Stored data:
= Beginning of Section =

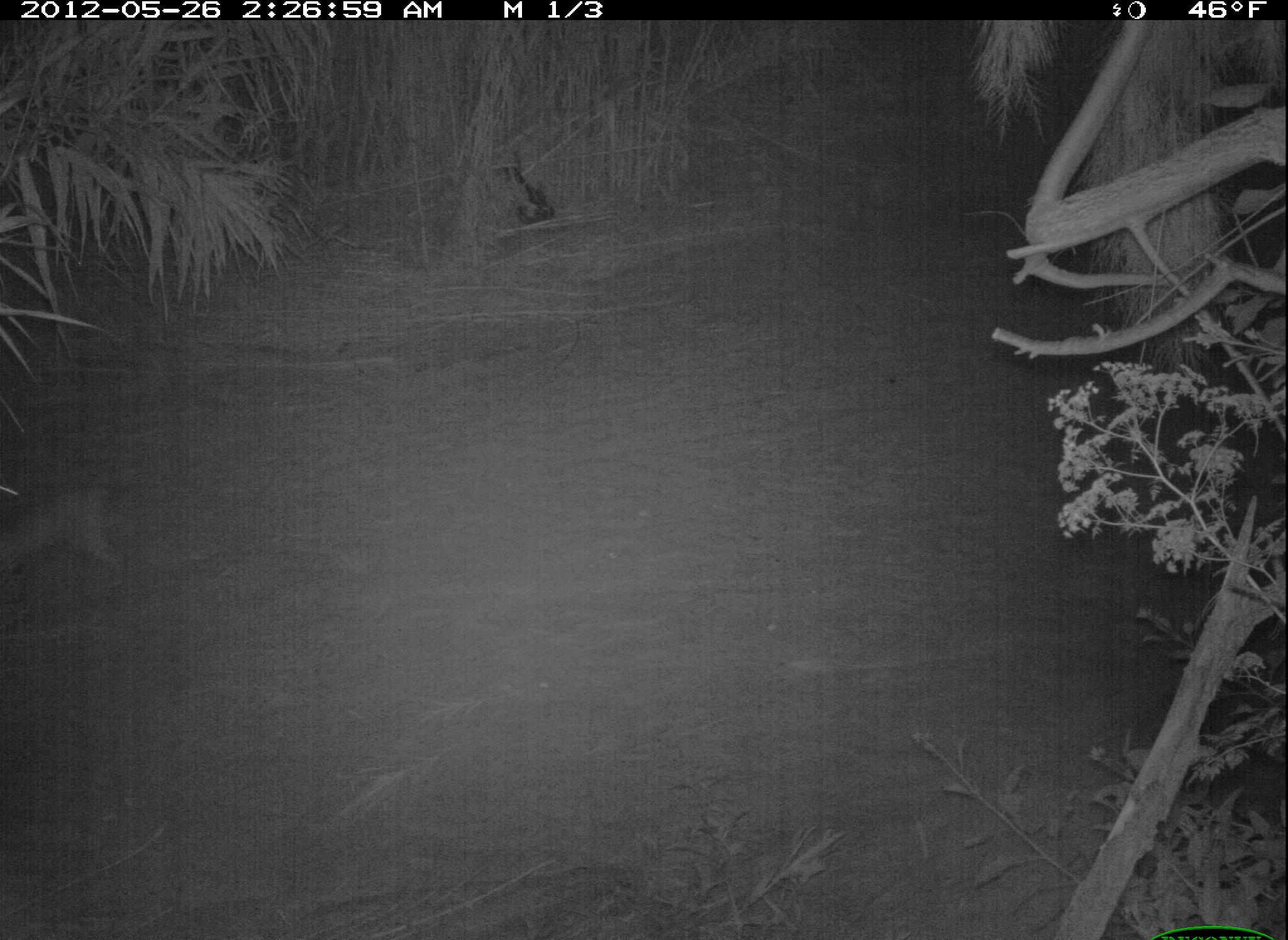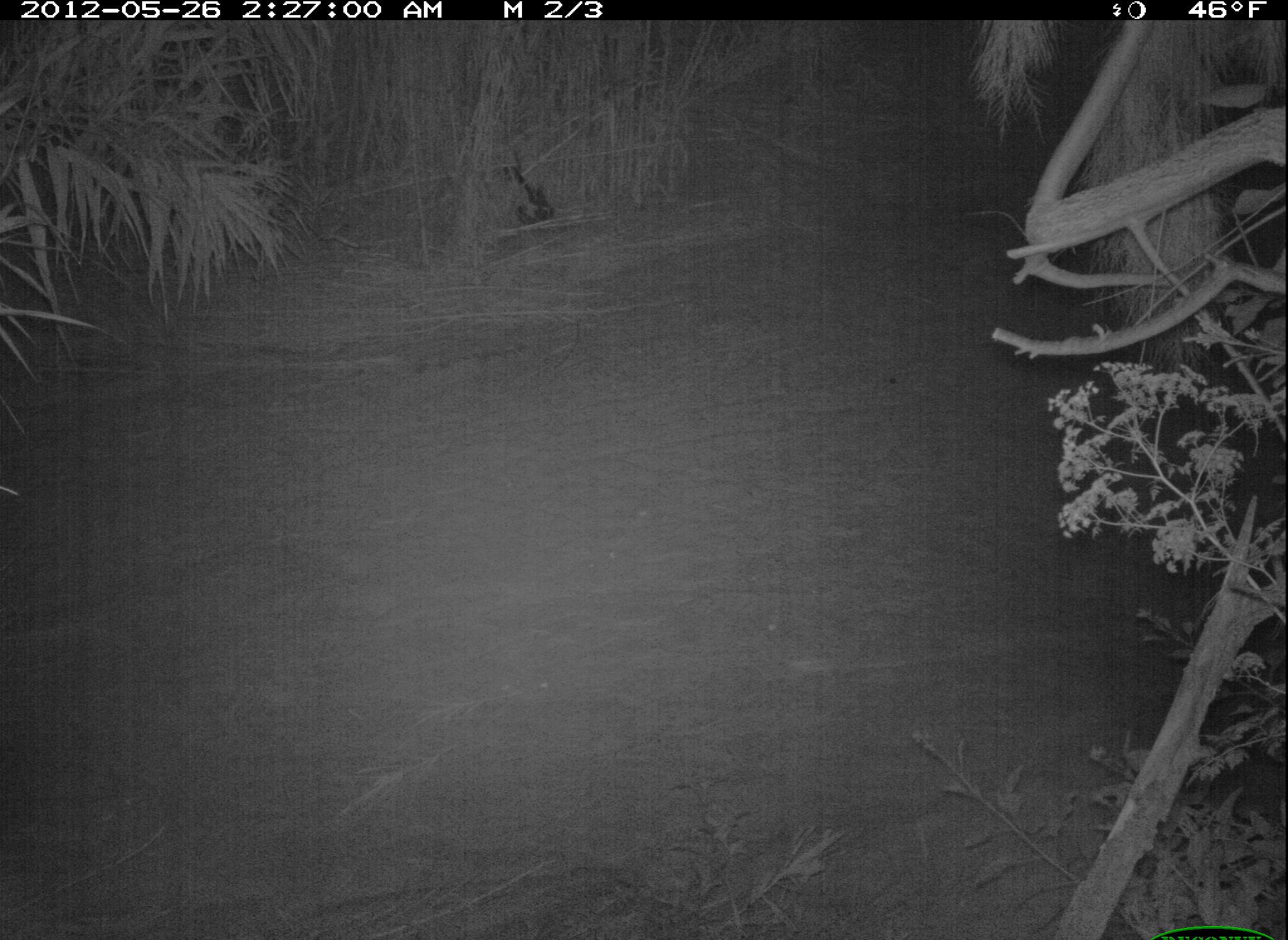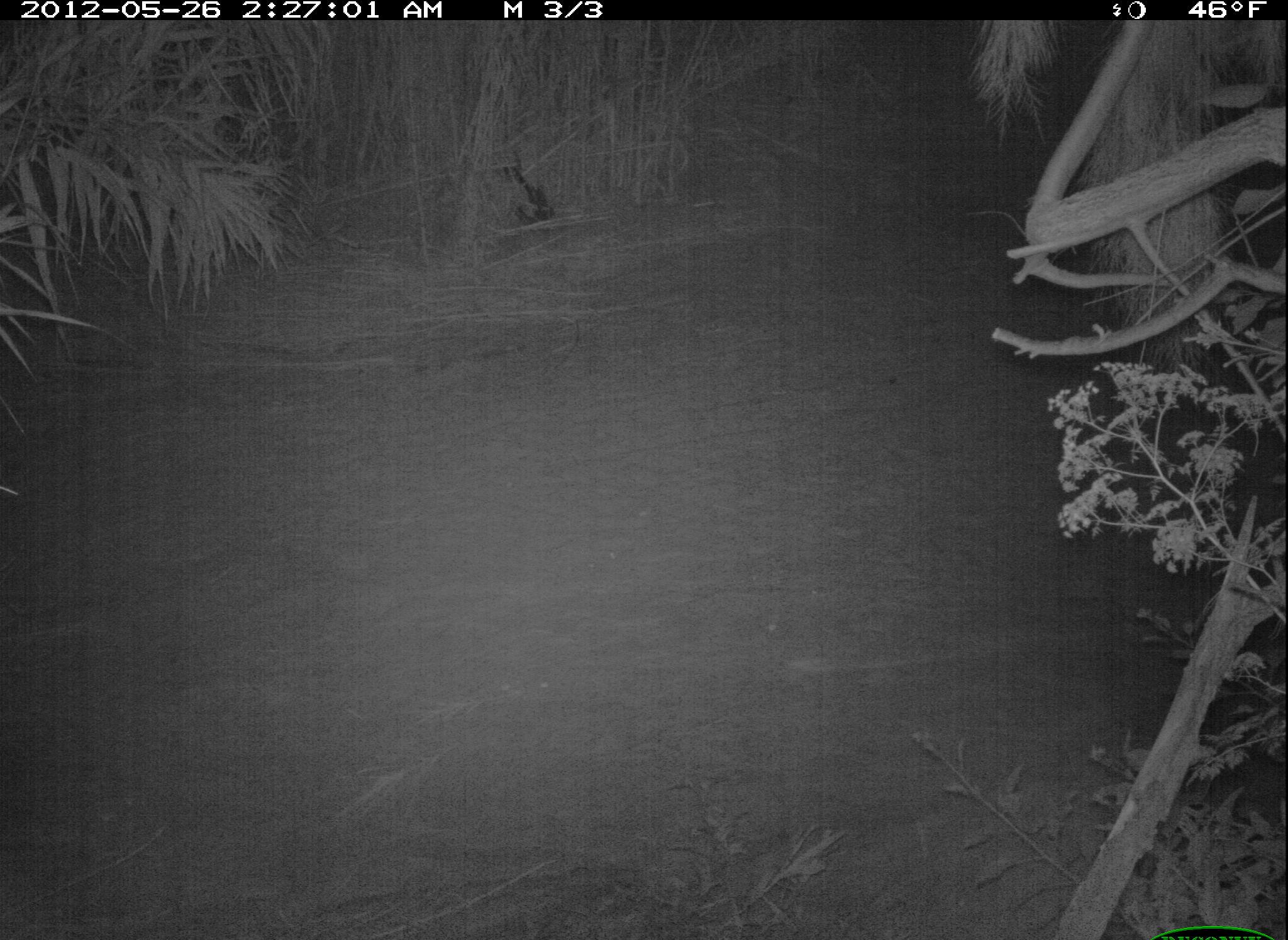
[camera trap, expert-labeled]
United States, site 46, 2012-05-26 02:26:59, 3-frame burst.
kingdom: Animalia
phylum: Chordata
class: Mammalia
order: Carnivora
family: Felidae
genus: Lynx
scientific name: Lynx rufus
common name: bobcat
Bobcat (Lynx rufus).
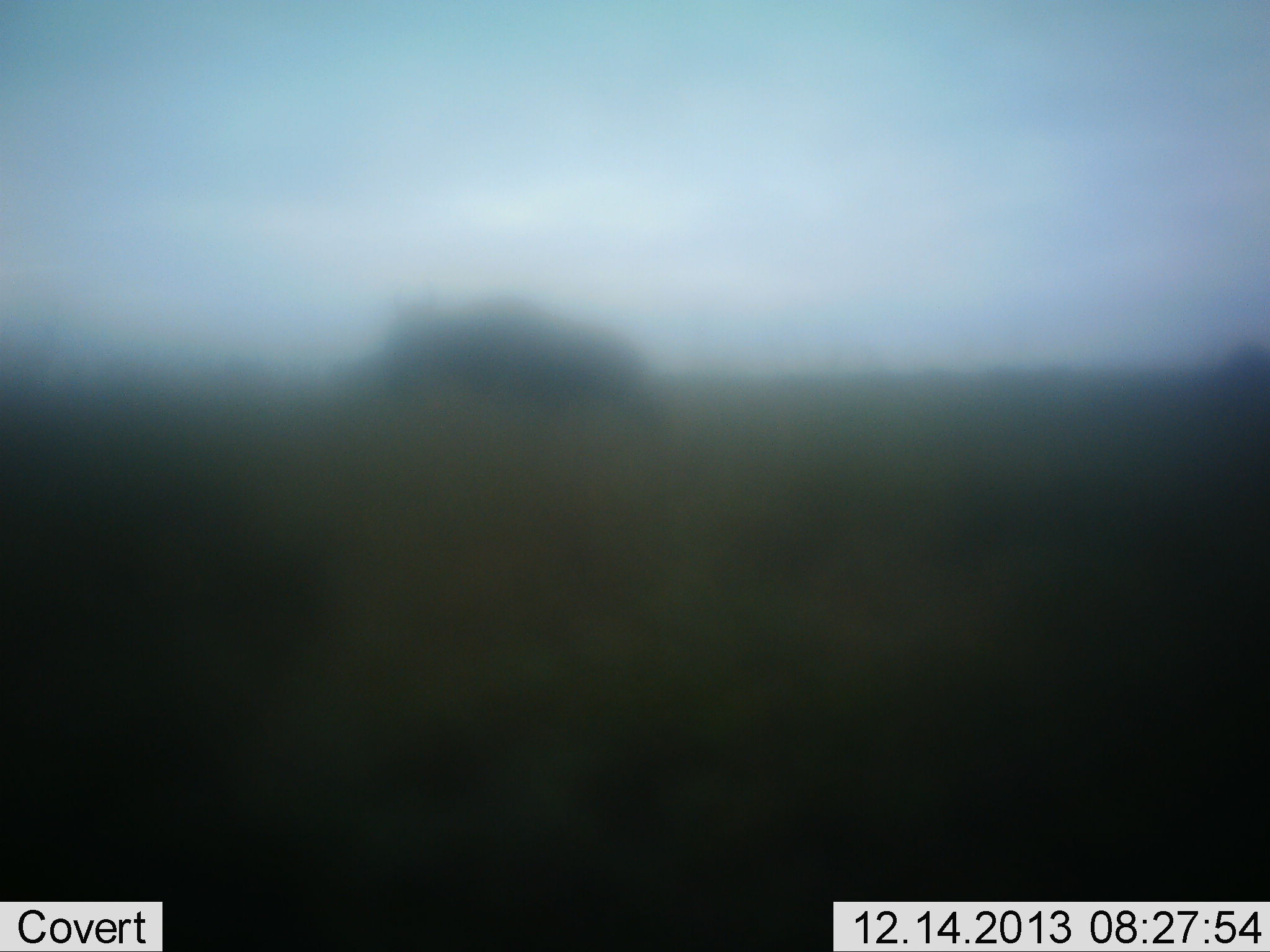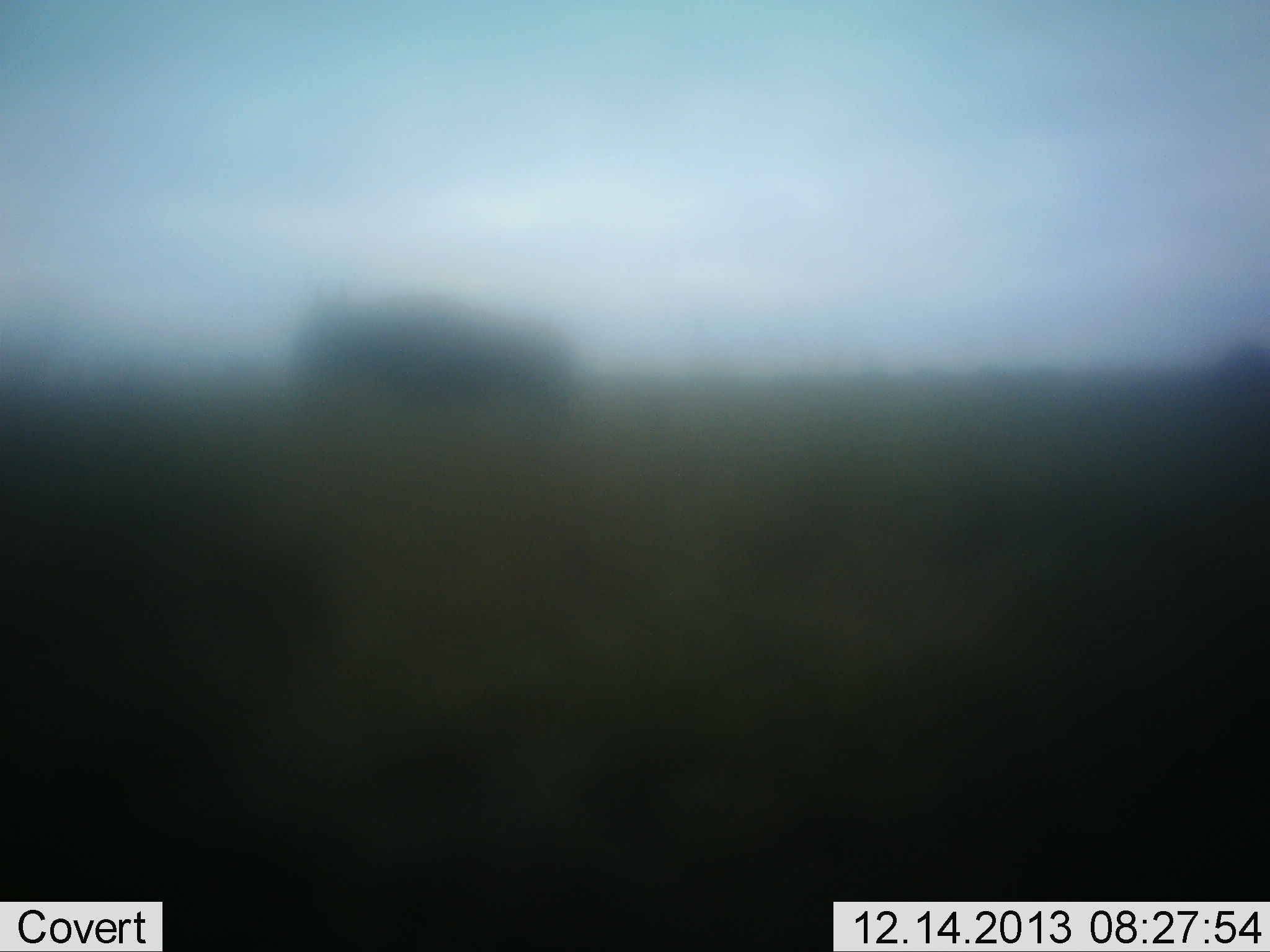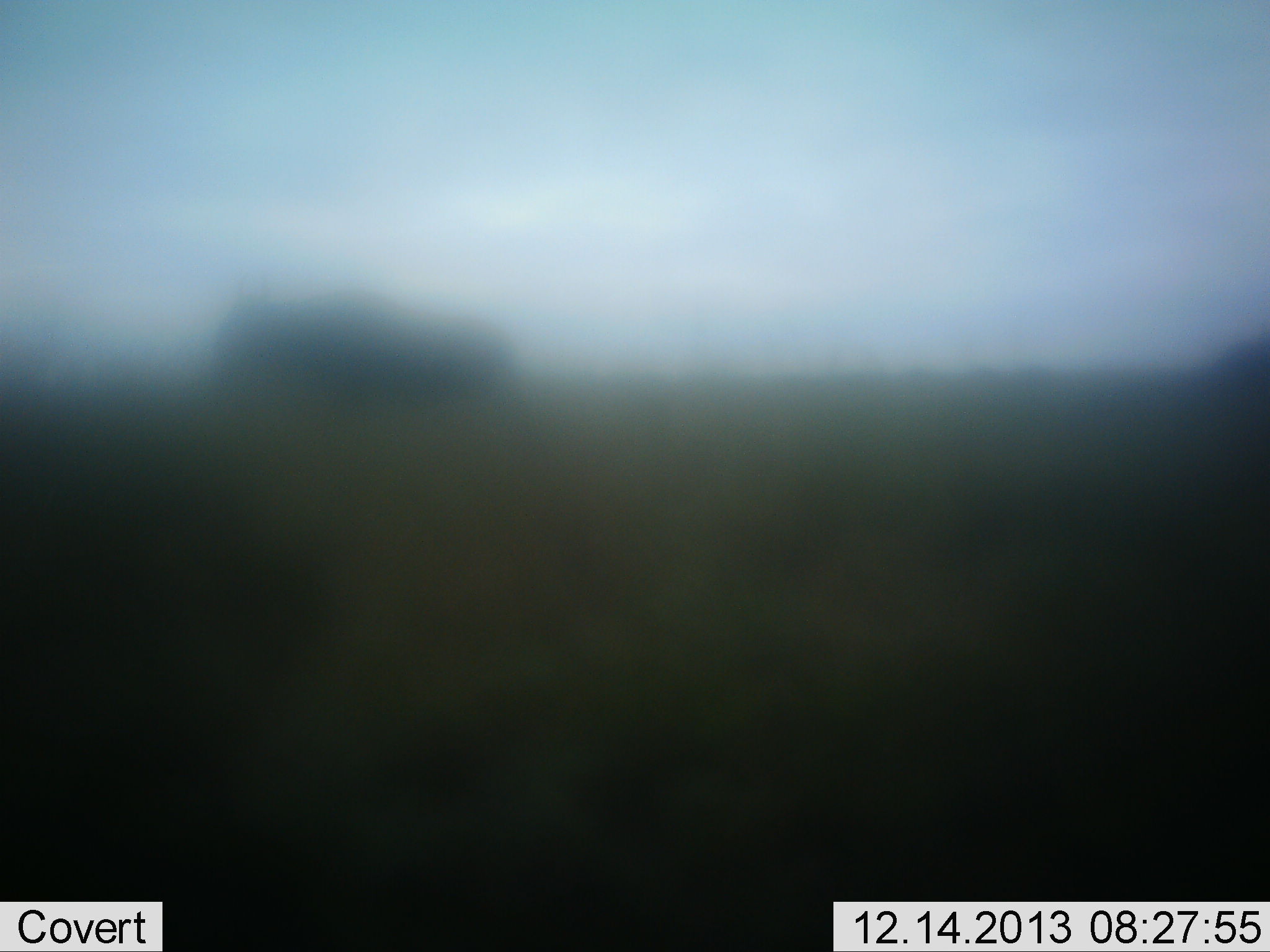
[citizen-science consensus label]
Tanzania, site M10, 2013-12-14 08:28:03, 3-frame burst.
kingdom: Animalia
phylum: Chordata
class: Mammalia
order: Artiodactyla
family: Bovidae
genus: Connochaetes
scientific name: Connochaetes taurinus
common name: blue wildebeest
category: wildebeest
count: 2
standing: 10%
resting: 0%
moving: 100%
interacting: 0%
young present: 0%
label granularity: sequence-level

= End of Section =

Beginning at the line with "Tanzania, site M10, 2013-12-14" and stopping after the line with "young present: 0%", please write out every line of the data above exactly and nothing else.

- _Task output_:
Tanzania, site M10, 2013-12-14 08:28:03, 3-frame burst.
kingdom: Animalia
phylum: Chordata
class: Mammalia
order: Artiodactyla
family: Bovidae
genus: Connochaetes
scientific name: Connochaetes taurinus
common name: blue wildebeest
category: wildebeest
count: 2
standing: 10%
resting: 0%
moving: 100%
interacting: 0%
young present: 0%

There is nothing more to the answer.